Lead researcher Dr. Graham Eyres, who is considerably experienced in researching food flavours, said that flavour substances currently being added to the liquids are regulated under the Food Standards Code. However, he added, the code only covers food flavours, not vape flavours.
“E-cigarettes heat a liquid into an aerosol or vapour cloud that is inhaled by the user, typically delivering doses of nicotine to the lungs,” said Dr Eyres. “In New Zealand, the range of flavourings added to the liquids in e-cigarettes have not been characterised or quantified. This is concerning because some of the volatile organic compounds generated during vaporisation may be directly harmful if inhaled at high concentrations or may degrade to form harmful compounds.”
The researcher referred to the use of diacetyl as an example. “Popcorn lung” is the popular name for Bronchitis obliterans, a chronic lung disease linked to various air pollutants. One chemical it’s been speculatively linked with is diacetyl, a naturally occurring fermentation product found in butter, red wine and various other foods. It’s also used as flavouring in some e-liquids, and while diacetyl is safe to ingest there’s some evidence it may not be safe to inhale.
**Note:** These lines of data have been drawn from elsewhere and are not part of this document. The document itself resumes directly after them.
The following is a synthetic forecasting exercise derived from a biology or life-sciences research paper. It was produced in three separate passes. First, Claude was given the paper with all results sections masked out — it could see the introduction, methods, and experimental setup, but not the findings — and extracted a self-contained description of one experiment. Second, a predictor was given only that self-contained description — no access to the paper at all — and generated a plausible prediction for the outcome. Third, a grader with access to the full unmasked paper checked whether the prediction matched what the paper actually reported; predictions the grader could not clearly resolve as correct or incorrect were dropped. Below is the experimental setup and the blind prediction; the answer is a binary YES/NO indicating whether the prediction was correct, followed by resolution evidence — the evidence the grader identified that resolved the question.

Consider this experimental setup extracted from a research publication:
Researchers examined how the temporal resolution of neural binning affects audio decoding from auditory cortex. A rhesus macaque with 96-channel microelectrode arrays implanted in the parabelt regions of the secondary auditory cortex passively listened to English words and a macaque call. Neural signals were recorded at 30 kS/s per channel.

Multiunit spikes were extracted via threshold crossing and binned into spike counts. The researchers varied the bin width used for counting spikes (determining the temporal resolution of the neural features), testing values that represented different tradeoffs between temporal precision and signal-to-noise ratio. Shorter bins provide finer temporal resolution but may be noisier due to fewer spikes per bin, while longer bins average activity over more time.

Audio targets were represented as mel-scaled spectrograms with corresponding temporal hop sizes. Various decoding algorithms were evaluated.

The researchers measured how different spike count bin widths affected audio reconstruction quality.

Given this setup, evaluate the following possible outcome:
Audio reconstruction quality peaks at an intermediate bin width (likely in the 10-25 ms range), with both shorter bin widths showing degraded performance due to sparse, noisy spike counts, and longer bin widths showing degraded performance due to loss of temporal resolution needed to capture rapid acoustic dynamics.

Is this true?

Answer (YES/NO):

Cigarette smoke contains diacetyl at levels hundreds to thousands of times higher than any e-liquid, but there has never been a single case of popcorn lung linked to smoking. It’s also a disease that takes years of exposure to develop, so some experts find the idea that anyone could get “instant popcorn lung” from vaping simply absurd.
Nevertheless, Eyres points out that while this food flavouring was discontinued, international research has shown that 74% of e-liquids contain diacetyl, with more than 40 percent at concentrations higher than the recommended safety limits.
“With this Explorer Grant, we will use methods developed in food and environmental science and redesign them to better understand what compounds are in these e-cigarette liquids and how these compounds are distributed within different-sized aerosol droplets. Armed with this knowledge, we can then work with toxicologists and health professionals to determine what the level of risk is from these compounds and hopefully provide regulators with the evidence they need to develop specifications and standards on e-cigarettes,” said Dr Eyres.
Green apple flavour
Meanwhile, research conducted at Marshall University in West Virginia in the US, found that the flavourant farnesene in green apple flavoured vaping products, triggers reward-related behavior by promoting high-sensitivity nAChRs in the ventral tegmental area of the brain. In simple terms, this means that this compound makes this flavour addictive.
“With or without nicotine, flavoured vapes pose potential risks for the brain and addiction,” said lead study author Skylar Cooper. Cooper, who is a research technician Austin Akers and her research team, split study subjects (mice) in 3 groups. One group was given nicotine, another the green apple flavourant farnesene or both, and the third a saline solution.
The researchers found that Farnesene was rewarding by itself, as mice chose the farnesene chamber over the saline chamber. However, farnesene was also found to enhance the reward level even more when mixed with nicotine.